It is one hundred years since the Elven Uplift, a time of prosperity for all, when the Elven Empire stretched the hand of kinship beyond its borders and gifted technology and government to the developing races. Now the Elves sit idle on their thrones while their colonies eek out an existence on whatever scraps are thrown their way…
Two ancient relics have been found; mysterious in origin and colossal in size. One rests hidden away on the dry, sun-bleached dwarven capital world of Tark, the other lies half-buried in the voluminous snows of elven colony, Maxiss…
There are three issues of After Apotheosis available right now, and after reading two of them I think it’s fair to say that creator Ross James Harrison has taken a slow burn approach to his comic. His story is less about the action some might picture when they see a title populated with elves, dwarves, & orcs, and more about how these different factions might interact outside of their expected fantasy settings. The broad sci fi approach takes a step away from the norm, and it’s not a bad decision.
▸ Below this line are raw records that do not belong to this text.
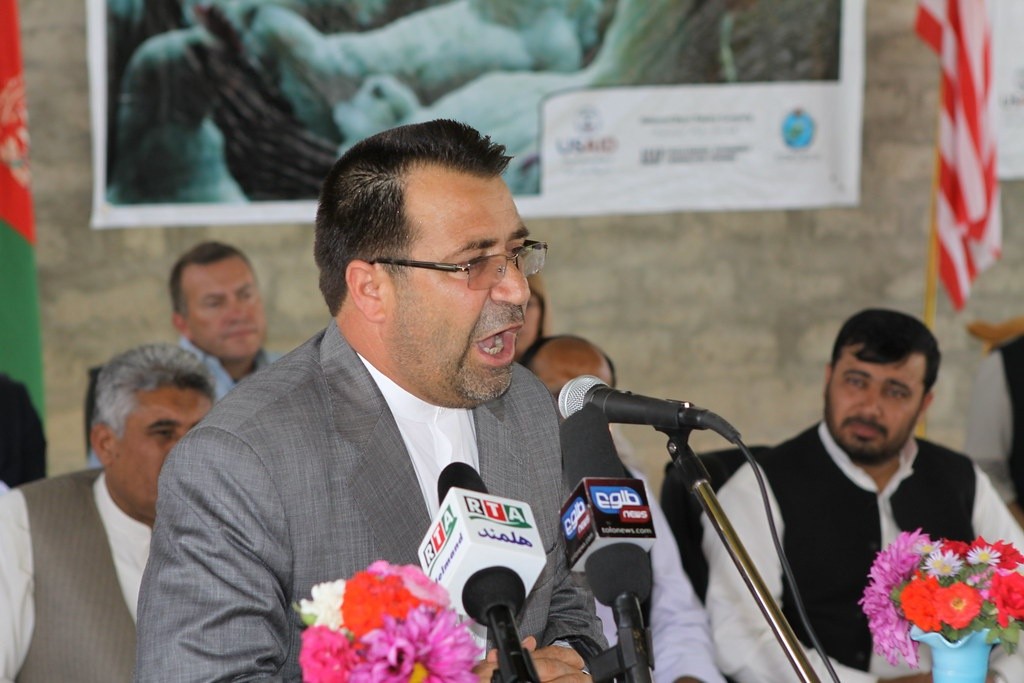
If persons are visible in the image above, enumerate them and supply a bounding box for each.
[516,270,729,683]
[169,240,284,409]
[0,343,217,683]
[695,308,1024,683]
[133,118,612,683]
Much less Warhammer and more in line with Game of Thrones or The Expanse, Ross is looking at the political intrigue as these very different races operate under the watchful yet arrogantly indifferent eye of Elven rule. See, the elves believe they should oversee things, but apart from being in charge they don’t really have an interest in how their subjects get along. In truth, there are going to be readers who feel much the same and are going to have a tough time getting into such an involved storyline. The dialogue is pretty good, unique personalities shining through in the individual characters… not something that’s easy to find in a newer creator. But from conversations with him, Ross has been sitting on this one a while as he waited for the right time to send his work out into the world. No telling how long he’s been at it, so “first time writer” might be a little deceptive.
One pitfall for this kind of carefully paced story would be the 24 or so page length of the average comic. Ross has avoided that one by releasing his issues in longer instalments, the first two issues coming in at around 60 pages each. That’s a great decision as it gives readers more time to settle in, and Ross has more time to focus on his various point of view characters. Still, readers should go in willing and ready to pay attention. Comics in general work best as short form storytelling, mainly because of breaks between issues. It could be that After Apotheosis will work better as a binge, but in the meantime there are three issues available for your Kindle or through ComiXology (I know, it’s pretty much the same thing now, for better or worse).
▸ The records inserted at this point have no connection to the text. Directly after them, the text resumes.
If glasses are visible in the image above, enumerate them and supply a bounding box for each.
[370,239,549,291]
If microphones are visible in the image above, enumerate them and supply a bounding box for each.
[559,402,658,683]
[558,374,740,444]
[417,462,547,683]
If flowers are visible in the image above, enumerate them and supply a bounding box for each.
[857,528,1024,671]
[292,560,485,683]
Finally, I’d say that some are going to have a tough time getting used to the artwork. While I’ll say that it absolutely does its job, Ross doesn’t have the polish that some might want to see in a sci fi comic. What I can say with all confidence is that Ross has already taken steps forward in his style between issues one and two. His lines are cleaner, and his panels more organized as he settles into the work of drafting his world. Most impressive, Ross has moved away from standard designs in characters, creatures, and panel layouts, showing a good eye for perspectives and interesting settings. I haven’t taken a look at issue three yet, so it’s going to be kinda cool to see how that progression continues.
Without a doubt, After Apotheosis is a labor of love. Still new to the creative scene, Ross James Harrison is showing some impressive writing chops and some serious stones for being willing to pull double duty on the artwork. He’s made a thing that’s full of new worlds, populated by people who all have something going on in their lives as a mythology is created around them. If you have an interest in a star spanning comics full of conspiracies and mysteries yet to be discovered, and you have the patience to let a creator tell his story in his way, this title is worth a look.